• What to produce: For each line below that includes the string "archivum", show the whole line.

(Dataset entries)
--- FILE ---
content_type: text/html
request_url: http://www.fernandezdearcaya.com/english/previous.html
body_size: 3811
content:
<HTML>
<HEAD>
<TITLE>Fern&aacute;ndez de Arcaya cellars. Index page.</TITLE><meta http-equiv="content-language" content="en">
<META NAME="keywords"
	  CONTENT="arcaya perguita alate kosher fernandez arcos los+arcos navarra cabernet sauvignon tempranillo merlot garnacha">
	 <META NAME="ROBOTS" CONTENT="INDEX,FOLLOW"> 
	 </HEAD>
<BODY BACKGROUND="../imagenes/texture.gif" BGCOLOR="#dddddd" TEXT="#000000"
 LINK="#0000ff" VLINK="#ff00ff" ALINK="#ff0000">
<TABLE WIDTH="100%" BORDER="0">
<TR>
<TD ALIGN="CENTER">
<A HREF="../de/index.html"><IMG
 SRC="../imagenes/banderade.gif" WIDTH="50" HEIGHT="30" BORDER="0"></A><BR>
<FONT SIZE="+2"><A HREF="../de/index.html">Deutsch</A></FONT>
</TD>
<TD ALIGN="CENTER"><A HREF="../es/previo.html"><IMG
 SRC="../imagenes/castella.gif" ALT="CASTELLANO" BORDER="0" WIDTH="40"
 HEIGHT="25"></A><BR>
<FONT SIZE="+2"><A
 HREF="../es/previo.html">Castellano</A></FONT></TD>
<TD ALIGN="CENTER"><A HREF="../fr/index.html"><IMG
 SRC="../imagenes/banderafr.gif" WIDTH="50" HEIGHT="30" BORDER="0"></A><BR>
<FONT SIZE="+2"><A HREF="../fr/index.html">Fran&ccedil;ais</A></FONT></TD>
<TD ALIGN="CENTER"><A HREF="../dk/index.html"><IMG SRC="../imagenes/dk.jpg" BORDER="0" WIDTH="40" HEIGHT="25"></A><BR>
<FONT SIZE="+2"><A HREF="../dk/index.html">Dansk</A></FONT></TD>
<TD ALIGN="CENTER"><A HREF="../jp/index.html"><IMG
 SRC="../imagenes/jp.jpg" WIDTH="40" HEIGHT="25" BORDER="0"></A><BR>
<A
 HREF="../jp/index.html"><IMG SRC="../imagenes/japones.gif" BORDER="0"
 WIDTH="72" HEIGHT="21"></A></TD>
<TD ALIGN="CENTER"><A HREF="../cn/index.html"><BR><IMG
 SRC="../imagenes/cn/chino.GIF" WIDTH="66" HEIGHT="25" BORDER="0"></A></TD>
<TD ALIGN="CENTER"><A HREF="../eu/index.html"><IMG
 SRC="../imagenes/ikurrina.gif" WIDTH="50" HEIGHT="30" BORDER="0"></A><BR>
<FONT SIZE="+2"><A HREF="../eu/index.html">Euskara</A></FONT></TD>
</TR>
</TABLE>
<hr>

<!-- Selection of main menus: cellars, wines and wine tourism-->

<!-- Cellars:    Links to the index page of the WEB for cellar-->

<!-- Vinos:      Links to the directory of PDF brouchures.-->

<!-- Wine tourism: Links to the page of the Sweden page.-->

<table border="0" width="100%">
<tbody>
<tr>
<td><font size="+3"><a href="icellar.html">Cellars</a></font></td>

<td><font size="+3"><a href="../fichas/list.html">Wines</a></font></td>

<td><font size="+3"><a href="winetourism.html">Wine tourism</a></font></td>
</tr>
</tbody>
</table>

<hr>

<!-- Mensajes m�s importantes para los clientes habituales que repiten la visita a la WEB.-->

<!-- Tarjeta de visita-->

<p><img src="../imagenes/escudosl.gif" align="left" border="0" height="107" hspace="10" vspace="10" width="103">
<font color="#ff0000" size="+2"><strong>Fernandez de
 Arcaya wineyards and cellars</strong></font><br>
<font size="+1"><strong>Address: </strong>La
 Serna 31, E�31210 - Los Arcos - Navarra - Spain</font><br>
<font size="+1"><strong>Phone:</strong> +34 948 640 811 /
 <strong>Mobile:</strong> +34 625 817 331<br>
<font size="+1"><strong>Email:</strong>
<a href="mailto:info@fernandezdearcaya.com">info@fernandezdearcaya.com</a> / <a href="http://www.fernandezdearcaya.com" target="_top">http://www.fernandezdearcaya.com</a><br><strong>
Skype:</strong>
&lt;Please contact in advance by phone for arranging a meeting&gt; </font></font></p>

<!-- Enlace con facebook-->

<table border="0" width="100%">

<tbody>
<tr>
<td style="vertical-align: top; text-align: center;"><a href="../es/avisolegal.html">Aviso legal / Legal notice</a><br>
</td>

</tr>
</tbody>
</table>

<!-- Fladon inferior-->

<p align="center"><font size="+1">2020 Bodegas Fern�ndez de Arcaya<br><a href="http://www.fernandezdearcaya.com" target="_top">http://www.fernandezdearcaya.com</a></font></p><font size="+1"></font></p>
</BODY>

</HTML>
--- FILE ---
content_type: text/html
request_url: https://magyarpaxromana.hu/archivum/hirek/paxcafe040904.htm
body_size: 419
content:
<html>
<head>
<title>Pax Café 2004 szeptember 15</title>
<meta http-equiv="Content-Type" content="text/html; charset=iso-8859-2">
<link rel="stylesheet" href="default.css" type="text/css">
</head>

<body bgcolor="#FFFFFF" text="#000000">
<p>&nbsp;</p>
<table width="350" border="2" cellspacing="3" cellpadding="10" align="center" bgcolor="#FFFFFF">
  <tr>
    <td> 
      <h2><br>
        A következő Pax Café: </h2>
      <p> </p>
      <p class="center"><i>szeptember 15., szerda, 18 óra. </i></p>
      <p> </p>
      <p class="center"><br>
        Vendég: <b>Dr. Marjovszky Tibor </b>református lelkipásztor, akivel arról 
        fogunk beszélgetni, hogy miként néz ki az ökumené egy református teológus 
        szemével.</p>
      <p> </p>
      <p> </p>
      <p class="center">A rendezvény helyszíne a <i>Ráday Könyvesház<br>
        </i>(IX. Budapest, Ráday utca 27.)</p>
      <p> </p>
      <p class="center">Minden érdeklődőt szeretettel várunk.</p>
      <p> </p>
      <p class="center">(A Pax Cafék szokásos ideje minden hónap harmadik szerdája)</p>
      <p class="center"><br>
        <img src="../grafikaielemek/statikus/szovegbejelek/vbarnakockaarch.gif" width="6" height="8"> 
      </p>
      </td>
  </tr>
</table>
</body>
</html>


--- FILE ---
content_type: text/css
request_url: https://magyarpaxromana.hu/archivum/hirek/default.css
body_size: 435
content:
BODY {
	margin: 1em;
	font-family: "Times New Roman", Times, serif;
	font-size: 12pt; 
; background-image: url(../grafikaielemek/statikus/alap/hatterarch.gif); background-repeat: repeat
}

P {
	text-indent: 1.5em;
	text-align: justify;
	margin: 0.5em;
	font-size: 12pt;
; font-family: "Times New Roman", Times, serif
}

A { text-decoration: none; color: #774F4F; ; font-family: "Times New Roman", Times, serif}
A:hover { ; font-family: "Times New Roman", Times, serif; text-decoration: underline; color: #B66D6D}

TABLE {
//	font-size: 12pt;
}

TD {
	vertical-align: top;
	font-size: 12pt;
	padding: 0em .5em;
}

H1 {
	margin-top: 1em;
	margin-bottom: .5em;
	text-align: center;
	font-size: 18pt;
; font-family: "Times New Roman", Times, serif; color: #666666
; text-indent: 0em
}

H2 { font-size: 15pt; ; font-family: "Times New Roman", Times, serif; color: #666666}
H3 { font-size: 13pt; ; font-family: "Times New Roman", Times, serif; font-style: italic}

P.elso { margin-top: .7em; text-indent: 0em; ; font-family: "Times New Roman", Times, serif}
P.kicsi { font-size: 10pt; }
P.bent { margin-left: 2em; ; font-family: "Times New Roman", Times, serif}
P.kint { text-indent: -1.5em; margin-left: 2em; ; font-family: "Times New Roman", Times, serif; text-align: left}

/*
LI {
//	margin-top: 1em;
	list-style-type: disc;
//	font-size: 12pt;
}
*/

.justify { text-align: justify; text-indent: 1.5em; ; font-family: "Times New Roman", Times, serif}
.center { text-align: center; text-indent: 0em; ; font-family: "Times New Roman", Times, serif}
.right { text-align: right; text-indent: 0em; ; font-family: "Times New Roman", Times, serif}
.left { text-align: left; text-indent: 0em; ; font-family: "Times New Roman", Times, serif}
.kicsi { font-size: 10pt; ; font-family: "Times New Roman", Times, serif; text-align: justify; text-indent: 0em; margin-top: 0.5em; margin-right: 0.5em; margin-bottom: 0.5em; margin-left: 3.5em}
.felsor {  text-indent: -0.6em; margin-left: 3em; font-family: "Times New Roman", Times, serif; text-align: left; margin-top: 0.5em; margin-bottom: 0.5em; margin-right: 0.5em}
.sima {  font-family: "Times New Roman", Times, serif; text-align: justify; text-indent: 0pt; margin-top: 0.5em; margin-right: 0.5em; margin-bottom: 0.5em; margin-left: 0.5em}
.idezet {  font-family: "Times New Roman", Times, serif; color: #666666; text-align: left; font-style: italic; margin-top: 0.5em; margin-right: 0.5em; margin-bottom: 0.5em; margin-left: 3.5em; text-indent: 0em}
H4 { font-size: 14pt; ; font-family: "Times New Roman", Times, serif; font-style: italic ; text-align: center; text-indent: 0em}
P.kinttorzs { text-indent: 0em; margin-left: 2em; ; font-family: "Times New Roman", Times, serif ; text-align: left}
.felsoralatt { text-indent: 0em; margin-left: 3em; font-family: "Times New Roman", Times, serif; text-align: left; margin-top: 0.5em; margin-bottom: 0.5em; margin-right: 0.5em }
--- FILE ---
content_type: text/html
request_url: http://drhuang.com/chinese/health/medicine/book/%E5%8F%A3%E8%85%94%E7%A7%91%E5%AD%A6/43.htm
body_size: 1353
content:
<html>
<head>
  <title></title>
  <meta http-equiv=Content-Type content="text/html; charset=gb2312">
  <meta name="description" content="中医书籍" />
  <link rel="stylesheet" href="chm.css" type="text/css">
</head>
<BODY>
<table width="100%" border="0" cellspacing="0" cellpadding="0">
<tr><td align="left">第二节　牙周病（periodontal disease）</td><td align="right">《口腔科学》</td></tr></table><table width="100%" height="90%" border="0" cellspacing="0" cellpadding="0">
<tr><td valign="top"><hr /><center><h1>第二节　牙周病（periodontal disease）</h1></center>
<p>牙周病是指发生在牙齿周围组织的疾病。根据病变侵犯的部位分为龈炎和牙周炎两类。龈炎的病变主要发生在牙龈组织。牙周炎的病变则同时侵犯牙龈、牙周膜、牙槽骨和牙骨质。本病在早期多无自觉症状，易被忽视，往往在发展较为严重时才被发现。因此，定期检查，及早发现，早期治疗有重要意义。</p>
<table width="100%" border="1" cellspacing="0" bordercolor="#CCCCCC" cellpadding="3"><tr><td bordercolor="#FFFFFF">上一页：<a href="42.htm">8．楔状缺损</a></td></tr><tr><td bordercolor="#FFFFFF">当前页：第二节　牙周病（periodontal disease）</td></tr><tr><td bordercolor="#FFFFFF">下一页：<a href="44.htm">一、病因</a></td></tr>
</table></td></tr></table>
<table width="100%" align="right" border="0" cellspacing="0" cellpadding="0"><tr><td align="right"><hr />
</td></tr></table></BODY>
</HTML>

• Task result:
request_url: https://magyarpaxromana.hu/archivum/hirek/paxcafe040904.htm
request_url: https://magyarpaxromana.hu/archivum/hirek/default.css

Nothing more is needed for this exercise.